**TASK BRIEF:**
Update the Lagrange multipliers thread between "Can anyone help" and "this to me?", inclusive, changing "minimise" to "minimize", and give that passage.

**DOCUMENT EXCERPT:**
▬▬▬▬▬▬

Can anyone help me understand Lagrange Multipliers?

1.6k Views Asked by At

I'm currently trying to understand the method of Lagrange Multipliers. The explanation I'm currently looking at says something along the lines of

"Suppose we wish to minimise the function $f(x,y)$ subject to the constraint $g(x,y)=0$, and that this minimum is the point $(x_{0}, y_{0})$. Then $\nabla f(x_{0}, y_{0})$ is the normal to the function $f$ at this point. Furthermore, the normal vectors of $f$ and $g$ are are parallel. Thus, $\nabla f(x_{0}, y_{0})=\lambda \nabla g(x_{0}, y_{0})$."

(Source: http://www.slimy.com/~steuard/teaching/tutorials/Lagrange.html)

I really don't understand why the normal vectors of $f$ and $g$ are are parallel, or how this gives rise to the equation $\nabla f(x_{0}, y_{0})=\lambda \nabla g(x_{0}, y_{0})$.

Could someone please explain this to me?

Many thanks.

2

There are 2 best solutions below

0
On

I’ve always thought of it in terms of differentials and tangent vectors instead of gradients. If $f(\mathbf P)$ has an extremum at the point $\mathbf P_0$ then $\mathrm df_{\mathbf P_0}(\mathbf v)=0$ for any vector $\mathbf v$ that’s tangent to the curve $g(\mathbf P)=\text{constant}$. This is a level curve of $g$, so $\mathbf v$ also satisfies $\mathrm dg(\mathbf v)=0$. That means that at $\mathbf P_0$, $\mathrm df_{\mathbf P_0}$ must be a multiple of $\mathrm dg_{\mathbf P_0}$, say $\mathrm df=\lambda\mathrm dg$.

This translates pretty directly to gradients, which are orthogonal to tangents. The gradient of a function is always normal to its level curves, so $\nabla g$ is everywhere normal to the constraint curve $g(x,y)=0$. Now, the gradient of $f$ at a point gives the direction of fastest increase. The amount of change in other directions is $\nabla f\cdot\mathbf u$, where $\mathbf u$ is a unit vector that specifies the direction. That dot product is $0$ when $\mathbf u$ is orthogonal to $\nabla f$. So, for $f$’s value along some curve to be stationary (i.e., have a local extremum) at some point, $\nabla f$ must be normal to the curve there, i.e., parallel to $\nabla g$. This means that it must be some scalar multiple of $g$’s gradient, i.e., $\nabla f=\lambda\nabla g$.

▬▬▬▬▬▬

**LISTED ENTRIES:**
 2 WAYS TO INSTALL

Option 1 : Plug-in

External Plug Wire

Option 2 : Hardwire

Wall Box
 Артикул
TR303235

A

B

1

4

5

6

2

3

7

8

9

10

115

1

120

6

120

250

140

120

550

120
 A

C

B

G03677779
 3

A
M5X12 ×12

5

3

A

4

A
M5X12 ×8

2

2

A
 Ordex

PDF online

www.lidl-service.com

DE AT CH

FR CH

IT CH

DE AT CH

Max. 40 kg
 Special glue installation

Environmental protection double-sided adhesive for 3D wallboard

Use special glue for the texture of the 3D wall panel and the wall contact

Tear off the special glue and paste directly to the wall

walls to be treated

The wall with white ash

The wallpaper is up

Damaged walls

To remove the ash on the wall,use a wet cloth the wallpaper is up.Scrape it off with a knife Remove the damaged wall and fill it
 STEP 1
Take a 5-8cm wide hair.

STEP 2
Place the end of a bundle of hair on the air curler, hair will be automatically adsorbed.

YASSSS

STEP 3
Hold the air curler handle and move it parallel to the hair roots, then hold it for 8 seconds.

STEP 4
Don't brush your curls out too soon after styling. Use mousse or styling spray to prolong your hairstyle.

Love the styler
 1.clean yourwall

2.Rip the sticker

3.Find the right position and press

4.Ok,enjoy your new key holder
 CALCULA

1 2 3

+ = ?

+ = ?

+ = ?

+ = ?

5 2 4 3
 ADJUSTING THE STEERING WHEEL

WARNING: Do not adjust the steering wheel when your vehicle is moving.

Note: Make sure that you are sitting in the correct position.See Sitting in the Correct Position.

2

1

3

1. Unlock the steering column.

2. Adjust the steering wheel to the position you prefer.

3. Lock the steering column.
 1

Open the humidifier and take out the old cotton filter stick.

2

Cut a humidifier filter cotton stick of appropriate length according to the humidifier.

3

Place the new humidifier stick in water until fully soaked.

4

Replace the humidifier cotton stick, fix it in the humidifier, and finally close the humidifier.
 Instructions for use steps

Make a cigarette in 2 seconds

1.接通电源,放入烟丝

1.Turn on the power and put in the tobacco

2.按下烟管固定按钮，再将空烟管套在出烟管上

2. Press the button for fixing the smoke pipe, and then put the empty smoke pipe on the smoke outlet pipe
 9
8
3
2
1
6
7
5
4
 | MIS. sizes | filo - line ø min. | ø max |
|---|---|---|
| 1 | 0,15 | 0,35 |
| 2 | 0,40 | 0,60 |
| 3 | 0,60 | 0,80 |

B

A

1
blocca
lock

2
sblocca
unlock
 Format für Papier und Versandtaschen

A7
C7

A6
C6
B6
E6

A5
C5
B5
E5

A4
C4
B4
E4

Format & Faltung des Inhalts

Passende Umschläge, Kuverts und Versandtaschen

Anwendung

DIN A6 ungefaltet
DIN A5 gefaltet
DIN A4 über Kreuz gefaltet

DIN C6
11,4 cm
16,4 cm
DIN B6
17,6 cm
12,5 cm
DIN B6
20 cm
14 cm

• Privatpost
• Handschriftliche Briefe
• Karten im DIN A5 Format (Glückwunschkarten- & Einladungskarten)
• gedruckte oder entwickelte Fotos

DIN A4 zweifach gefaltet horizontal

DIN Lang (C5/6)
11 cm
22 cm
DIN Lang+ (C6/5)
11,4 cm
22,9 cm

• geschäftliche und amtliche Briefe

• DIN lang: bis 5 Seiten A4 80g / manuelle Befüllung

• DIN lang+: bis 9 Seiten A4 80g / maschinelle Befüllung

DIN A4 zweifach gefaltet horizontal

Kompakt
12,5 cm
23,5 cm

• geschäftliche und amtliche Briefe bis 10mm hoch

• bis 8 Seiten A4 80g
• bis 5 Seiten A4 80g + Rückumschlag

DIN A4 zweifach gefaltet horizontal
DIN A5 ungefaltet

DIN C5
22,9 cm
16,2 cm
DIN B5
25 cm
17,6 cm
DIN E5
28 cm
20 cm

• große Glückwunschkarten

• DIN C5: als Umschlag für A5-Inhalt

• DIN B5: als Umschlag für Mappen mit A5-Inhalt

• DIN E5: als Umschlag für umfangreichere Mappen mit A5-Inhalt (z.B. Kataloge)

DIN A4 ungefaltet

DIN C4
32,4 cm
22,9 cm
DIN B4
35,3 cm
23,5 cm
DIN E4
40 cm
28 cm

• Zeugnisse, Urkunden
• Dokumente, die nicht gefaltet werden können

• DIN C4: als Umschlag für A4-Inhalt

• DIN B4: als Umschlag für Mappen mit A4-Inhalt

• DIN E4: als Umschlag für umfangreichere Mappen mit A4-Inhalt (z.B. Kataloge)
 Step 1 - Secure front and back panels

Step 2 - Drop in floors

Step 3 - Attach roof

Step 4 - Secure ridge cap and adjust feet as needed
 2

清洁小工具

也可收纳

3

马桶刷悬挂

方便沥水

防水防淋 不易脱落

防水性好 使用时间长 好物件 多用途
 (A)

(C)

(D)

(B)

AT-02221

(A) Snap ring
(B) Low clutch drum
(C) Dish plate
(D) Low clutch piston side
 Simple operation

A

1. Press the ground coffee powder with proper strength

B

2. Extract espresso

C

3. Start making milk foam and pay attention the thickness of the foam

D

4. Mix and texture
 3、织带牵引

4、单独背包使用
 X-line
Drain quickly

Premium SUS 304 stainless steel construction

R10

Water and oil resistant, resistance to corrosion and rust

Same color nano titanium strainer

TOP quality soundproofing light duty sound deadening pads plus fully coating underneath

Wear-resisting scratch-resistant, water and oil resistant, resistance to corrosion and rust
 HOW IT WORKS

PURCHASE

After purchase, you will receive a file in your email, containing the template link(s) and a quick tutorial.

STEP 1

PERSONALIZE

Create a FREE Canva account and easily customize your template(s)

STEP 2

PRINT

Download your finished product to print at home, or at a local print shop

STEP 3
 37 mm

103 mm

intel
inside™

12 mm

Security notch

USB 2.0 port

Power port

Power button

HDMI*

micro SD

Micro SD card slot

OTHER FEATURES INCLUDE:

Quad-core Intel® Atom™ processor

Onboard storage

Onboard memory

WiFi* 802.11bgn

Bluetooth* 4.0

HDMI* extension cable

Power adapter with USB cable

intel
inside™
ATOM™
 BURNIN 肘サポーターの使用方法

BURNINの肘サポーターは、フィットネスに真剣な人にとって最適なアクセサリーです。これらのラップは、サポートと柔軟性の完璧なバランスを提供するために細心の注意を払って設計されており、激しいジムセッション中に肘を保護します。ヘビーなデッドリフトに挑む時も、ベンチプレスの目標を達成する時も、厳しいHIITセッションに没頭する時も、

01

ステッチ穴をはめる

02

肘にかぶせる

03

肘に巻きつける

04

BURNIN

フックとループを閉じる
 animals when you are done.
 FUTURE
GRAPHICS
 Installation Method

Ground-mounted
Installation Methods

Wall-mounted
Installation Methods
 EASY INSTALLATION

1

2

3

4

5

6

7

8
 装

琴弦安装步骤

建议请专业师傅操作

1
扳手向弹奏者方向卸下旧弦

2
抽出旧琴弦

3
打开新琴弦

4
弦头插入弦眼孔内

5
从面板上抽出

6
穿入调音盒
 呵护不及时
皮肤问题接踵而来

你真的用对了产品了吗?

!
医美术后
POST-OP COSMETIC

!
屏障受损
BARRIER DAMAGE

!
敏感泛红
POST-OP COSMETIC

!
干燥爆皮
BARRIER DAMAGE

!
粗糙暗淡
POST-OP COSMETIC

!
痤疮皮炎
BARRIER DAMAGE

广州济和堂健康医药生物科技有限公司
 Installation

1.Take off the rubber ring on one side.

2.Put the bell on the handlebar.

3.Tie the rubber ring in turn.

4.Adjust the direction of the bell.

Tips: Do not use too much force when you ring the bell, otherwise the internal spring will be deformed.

▬▬▬▬▬▬

**ANSWER SECTION:**
Can anyone help me understand Lagrange Multipliers?

1.6k Views Asked by At

I'm currently trying to understand the method of Lagrange Multipliers. The explanation I'm currently looking at says something along the lines of

"Suppose we wish to minimize the function $f(x,y)$ subject to the constraint $g(x,y)=0$, and that this minimum is the point $(x_{0}, y_{0})$. Then $\nabla f(x_{0}, y_{0})$ is the normal to the function $f$ at this point. Furthermore, the normal vectors of $f$ and $g$ are are parallel. Thus, $\nabla f(x_{0}, y_{0})=\lambda \nabla g(x_{0}, y_{0})$."

(Source: http://www.slimy.com/~steuard/teaching/tutorials/Lagrange.html)

I really don't understand why the normal vectors of $f$ and $g$ are are parallel, or how this gives rise to the equation $\nabla f(x_{0}, y_{0})=\lambda \nabla g(x_{0}, y_{0})$.

Could someone please explain this to me?